Gold prices were steady on Wednesday, but the positive start to 2014 looked to be fading -- leaving U.S. growth prospects and expectations for further Federal Reserve stimulus reduction to dominate sentiment.

Spot gold was flat on the day at $1,241.35 per ounce by 1254 GMT, after falling nearly 1 percent on Tuesday - its biggest one-day decline this year.

Investors have shied away from putting new money into gold as international economic recovery, led by the United States, is boosting stock markets and hurting the metal's appeal.

Dealers and analysts said concerns about further trimming of U.S. central bank stimulus, which weighed on prices last year, were back on the agenda.

The Federal Reserve holds its next policy meeting on Jan. 28-29 when markets think the U.S. central bank will announce a second cut to its $85 billion monthly bond purchases, which had burnished gold's inflation-hedge appeal.

"There was already a lack of fresh buying after the recent peak above $1,260," aid Alexander Zumpfe, trader at Heraeus Metals Germany.

"This together with the tapering 'news' and expectations that Asian physical buying might slow after Lunar New Year was enough to trigger selling," he added.

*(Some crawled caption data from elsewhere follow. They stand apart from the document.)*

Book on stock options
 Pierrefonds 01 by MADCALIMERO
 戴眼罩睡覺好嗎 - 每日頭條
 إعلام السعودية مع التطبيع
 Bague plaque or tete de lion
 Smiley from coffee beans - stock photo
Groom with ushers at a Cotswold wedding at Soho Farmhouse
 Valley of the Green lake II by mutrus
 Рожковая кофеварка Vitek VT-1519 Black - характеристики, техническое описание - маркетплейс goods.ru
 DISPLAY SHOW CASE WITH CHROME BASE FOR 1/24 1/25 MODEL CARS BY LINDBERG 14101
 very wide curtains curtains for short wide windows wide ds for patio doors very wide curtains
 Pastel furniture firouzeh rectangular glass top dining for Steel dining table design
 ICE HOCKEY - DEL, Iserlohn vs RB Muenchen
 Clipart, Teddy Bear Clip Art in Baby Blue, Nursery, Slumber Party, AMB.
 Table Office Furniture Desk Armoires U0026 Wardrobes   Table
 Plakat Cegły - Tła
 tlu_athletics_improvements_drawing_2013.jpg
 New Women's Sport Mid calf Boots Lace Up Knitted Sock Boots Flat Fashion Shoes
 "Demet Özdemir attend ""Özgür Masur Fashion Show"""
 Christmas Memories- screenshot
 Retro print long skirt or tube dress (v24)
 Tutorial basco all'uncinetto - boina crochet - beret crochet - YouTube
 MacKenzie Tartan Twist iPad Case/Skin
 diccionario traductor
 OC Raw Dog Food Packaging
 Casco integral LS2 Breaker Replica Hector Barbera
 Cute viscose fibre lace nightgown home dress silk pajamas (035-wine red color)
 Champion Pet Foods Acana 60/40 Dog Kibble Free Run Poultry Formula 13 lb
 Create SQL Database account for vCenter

The International Monetary Fund raised its global growth forecast for the first time in nearly two years, saying fading economic headwinds should permit advanced nations to pick up the mantle of growth from emerging markets.

World stocks edged back towards 5-1/2 year highs as moves to cool lending-market tensions in China gave an extra boost to the brightening global economic outlook.

In other market news, sources said banks involved in the gold fix are reviewing the mechanics of its process to try to ensure that the benchmark complies with upcoming regulations. "With all the scrutiny on benchmarks, starting with Libor, it makes sense to make sure that the way the fixing is conducted doesn't leave itself open to accusations of manipulation," one source said.


Asia-based traders said prices could fall further as Chinese physical purchases were also slowing.

Chinese premiums eased to $12 an ounce on Wednesday from $13 in the previous session. Premiums were higher earlier in the year on strong demand for the Lunar New Year holiday.

Platinum was up 0.3 percent at $1,451.75, consolidating after closing in on a three-month peak, as strikes were set to begin from Thursday at the South African mines of top producers.

The move could hit over half of global output of the precious metal and bosses of the world's top three platinum producers accused South Africa's AMCU union of making "unaffordable and unrealistic" demands.

Despite the metal's recent gains, HSBC analysts said the reaction has been subdued.

"A mining strike in South Africa would historically be bullish for the PGMs (platinum group metals) but the muted reaction more recently to the announcement for a possible strike may be due to investor awareness of producer stockpiling ahead of the wage negotiation period last year," the analysts said in a note.

Silver was also steady at $19.86 per ounce, while palladium lost 0.2 percent to $742.04.